• Exercices à faire
• A. D'après le texte sur la détention des migrants aux États-Unis, combien de détenus compte le Centre de traitement du Nord-Ouest ?
• B. Dans le texte sur la détention des migrants aux États-Unis, pourquoi les experts de l'ONU demandent-ils au gouvernement américain d'utiliser des alternatives à la détention ?

• Texte à lire
# # # #
Afin de contrer la menace d’une épidémie de coronavirus, des experts indépendants de l’ONU ont demandé lundi la libération de migrants des centres de détention à haut risque aux États-Unis.
« Le gouvernement américain doit de toute urgence utiliser des alternatives facilement disponibles à la détention pour les migrants détenus dans des centres administratifs surpeuplés et insalubres afin de contrer le risque d’une épidémie de Covid-19 », a plaidé ce lundi à Genève un groupe d’experts indépendants des droits de l’homme de l’ONU.
« Aucun de ces migrants n’est détenu pour des infractions pénales, mais attendent simplement que des décisions soient prises sur leurs demandes d’immigration », a noté le Rapporteur spécial des Nations Unies sur les droits des migrants, Felipe González Morales. Les experts indépendants onusiens indiquent avoir reçu plusieurs rapports sur les conditions d’insalubrité et le manque de soins de santé appropriés pour les 1.500 détenus du Centre de traitement du Nord-Ouest, situé à Tacoma, dans l’État de Washington. Ce centre est géré par une société privée, le groupe GEO, pour le compte de l’Agence américaine de l’immigration et des douanes.
# # # #
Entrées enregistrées
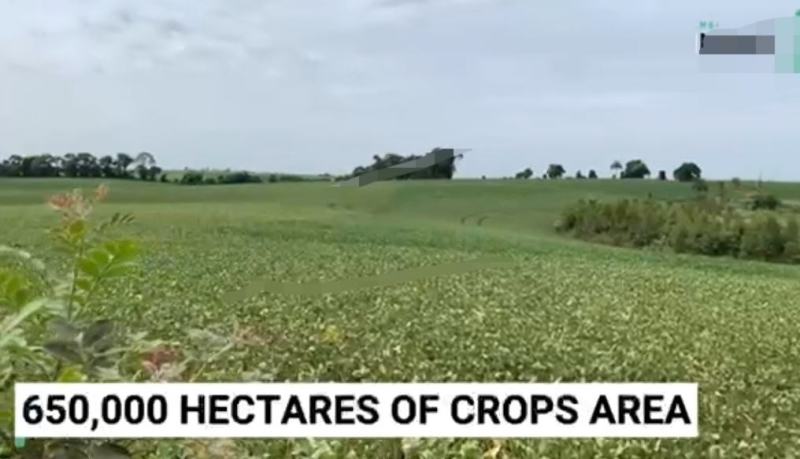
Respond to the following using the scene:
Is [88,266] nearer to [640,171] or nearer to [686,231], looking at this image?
[640,171]

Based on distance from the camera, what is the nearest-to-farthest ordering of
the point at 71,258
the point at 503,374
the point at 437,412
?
the point at 71,258, the point at 437,412, the point at 503,374

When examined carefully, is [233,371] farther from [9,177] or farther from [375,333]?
[375,333]

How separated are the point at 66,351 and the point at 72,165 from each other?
626mm

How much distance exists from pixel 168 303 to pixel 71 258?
6.42ft

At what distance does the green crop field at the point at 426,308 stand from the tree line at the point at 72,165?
20 mm

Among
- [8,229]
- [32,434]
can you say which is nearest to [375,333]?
[8,229]

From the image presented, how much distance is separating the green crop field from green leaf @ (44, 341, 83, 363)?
0.10m

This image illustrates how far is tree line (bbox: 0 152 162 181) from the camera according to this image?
3.47 ft

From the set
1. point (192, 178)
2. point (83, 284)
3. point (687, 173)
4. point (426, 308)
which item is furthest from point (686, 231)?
point (83, 284)

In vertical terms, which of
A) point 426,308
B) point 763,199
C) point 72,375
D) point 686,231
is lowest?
point 426,308

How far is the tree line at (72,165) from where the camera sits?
1059 mm

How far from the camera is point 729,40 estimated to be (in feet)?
Result: 2.59

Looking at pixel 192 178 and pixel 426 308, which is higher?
pixel 192 178

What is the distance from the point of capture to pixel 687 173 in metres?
1.33
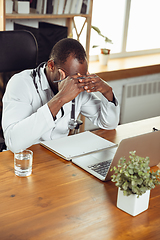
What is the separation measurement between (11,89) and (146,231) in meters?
0.95

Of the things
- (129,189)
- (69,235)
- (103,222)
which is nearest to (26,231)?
(69,235)

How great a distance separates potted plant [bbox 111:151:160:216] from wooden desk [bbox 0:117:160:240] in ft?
0.14

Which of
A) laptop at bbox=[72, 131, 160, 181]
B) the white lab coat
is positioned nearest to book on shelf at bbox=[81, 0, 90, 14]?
the white lab coat

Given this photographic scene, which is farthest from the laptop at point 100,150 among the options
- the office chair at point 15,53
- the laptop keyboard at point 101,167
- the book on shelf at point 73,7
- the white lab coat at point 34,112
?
the book on shelf at point 73,7

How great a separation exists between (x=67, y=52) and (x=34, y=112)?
348 mm

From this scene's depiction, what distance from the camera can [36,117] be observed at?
4.95ft

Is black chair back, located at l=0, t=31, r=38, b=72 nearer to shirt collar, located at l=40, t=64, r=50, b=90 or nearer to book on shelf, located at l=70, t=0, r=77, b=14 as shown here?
shirt collar, located at l=40, t=64, r=50, b=90

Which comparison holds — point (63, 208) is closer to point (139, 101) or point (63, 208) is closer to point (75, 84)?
point (75, 84)

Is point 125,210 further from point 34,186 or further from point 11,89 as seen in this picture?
point 11,89

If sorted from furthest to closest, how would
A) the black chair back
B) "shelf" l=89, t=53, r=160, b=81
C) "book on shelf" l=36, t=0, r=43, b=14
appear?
"shelf" l=89, t=53, r=160, b=81
"book on shelf" l=36, t=0, r=43, b=14
the black chair back

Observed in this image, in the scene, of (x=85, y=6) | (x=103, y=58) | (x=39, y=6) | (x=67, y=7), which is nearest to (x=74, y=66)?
(x=39, y=6)

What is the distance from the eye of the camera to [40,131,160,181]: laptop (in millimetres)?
1253

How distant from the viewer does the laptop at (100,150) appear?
125cm

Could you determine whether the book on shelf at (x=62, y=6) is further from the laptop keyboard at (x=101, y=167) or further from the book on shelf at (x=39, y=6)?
the laptop keyboard at (x=101, y=167)
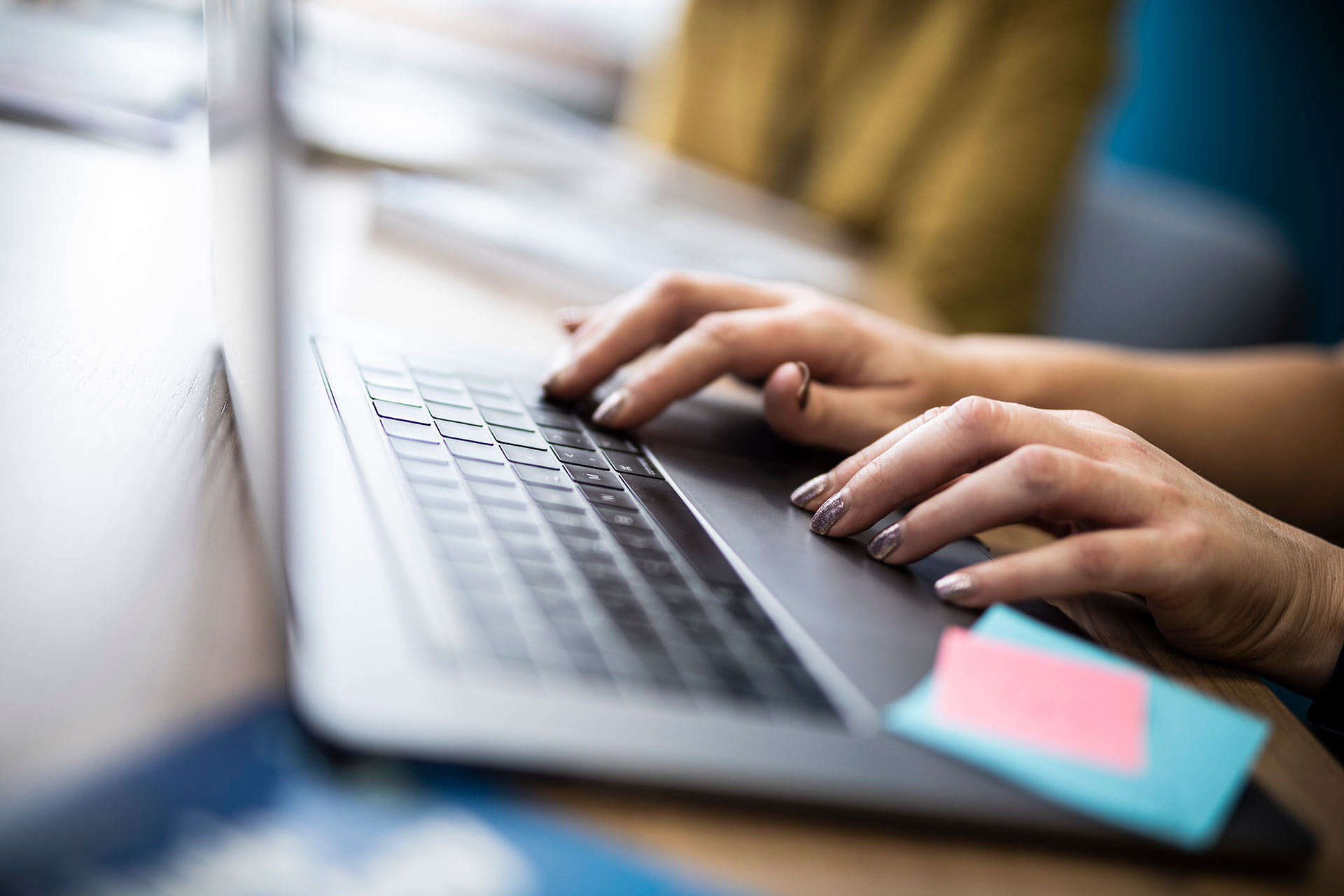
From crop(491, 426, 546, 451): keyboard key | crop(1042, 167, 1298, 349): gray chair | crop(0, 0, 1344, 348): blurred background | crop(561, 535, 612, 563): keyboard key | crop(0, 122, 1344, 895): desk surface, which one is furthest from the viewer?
crop(1042, 167, 1298, 349): gray chair

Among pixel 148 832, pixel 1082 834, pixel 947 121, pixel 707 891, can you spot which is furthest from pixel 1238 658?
pixel 947 121

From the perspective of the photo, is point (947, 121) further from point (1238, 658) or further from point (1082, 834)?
point (1082, 834)

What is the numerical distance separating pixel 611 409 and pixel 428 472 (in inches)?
5.8

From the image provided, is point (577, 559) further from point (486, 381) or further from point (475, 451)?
point (486, 381)

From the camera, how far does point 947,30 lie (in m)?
1.58

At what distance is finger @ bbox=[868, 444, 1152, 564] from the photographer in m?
0.40

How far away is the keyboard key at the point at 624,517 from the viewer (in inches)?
15.5

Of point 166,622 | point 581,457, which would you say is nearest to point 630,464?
point 581,457

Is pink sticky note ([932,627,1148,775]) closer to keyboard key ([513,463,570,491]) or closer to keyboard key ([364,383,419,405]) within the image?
keyboard key ([513,463,570,491])

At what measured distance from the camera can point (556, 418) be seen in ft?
1.68

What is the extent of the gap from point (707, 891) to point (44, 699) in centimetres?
17

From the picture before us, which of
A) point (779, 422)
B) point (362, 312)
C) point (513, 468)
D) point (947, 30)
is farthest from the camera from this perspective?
point (947, 30)

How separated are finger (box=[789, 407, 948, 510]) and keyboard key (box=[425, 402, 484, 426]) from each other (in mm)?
163

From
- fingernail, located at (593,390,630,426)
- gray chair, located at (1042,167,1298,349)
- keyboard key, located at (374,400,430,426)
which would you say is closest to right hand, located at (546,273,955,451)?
fingernail, located at (593,390,630,426)
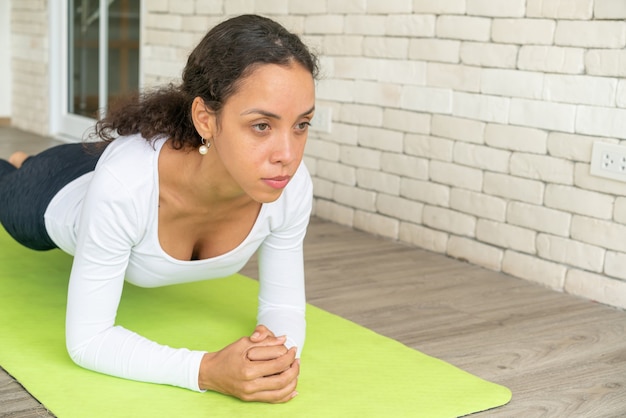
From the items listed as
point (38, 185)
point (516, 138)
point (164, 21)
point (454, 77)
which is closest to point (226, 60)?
point (38, 185)

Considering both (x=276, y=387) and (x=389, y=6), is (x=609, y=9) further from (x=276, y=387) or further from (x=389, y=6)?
(x=276, y=387)

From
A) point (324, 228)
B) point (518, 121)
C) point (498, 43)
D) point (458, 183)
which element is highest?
→ point (498, 43)

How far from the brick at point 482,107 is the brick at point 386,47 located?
305 millimetres

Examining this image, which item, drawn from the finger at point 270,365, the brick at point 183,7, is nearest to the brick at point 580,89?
the finger at point 270,365

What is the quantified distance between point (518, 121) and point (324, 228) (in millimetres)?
964

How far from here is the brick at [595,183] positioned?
7.97ft

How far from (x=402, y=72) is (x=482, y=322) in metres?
1.15

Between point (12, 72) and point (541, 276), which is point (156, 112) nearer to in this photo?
point (541, 276)

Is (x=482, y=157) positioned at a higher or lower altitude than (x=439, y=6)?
lower

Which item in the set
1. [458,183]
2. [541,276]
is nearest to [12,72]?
[458,183]

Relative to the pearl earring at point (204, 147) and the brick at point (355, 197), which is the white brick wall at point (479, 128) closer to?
the brick at point (355, 197)

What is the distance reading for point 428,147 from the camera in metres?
3.04

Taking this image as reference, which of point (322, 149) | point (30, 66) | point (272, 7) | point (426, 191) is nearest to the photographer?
point (426, 191)

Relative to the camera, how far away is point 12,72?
601 cm
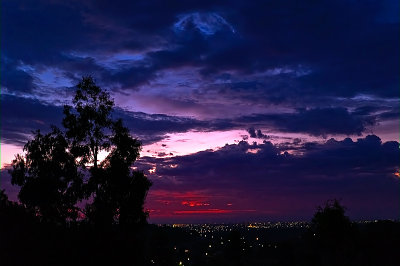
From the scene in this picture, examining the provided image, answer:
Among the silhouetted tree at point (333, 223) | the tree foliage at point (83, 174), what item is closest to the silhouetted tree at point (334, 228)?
the silhouetted tree at point (333, 223)

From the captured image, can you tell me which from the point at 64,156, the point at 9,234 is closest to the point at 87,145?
the point at 64,156

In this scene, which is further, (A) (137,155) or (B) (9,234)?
(A) (137,155)

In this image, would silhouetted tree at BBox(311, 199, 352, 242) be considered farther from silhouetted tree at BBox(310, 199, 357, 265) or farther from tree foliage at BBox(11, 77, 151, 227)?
tree foliage at BBox(11, 77, 151, 227)

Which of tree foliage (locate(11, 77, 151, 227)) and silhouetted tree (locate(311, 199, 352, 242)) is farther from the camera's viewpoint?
silhouetted tree (locate(311, 199, 352, 242))

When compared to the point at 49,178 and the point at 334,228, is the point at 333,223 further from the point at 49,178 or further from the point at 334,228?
the point at 49,178

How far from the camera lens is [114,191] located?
32188 millimetres

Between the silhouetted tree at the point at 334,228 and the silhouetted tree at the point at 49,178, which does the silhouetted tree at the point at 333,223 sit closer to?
the silhouetted tree at the point at 334,228

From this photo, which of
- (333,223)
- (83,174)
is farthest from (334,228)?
(83,174)

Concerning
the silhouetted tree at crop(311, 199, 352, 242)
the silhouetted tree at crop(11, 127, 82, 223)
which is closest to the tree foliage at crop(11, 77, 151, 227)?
the silhouetted tree at crop(11, 127, 82, 223)

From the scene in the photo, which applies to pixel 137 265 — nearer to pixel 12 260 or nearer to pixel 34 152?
# # # #
• Corrigé des exercices
• A. Il compte 1 500 détenus.

• B. Ils veulent contrer le risque d'une épidémie de Covid-19. Les migrants sont en effet détenus dans des centres administratifs surpeuplés et insalubres.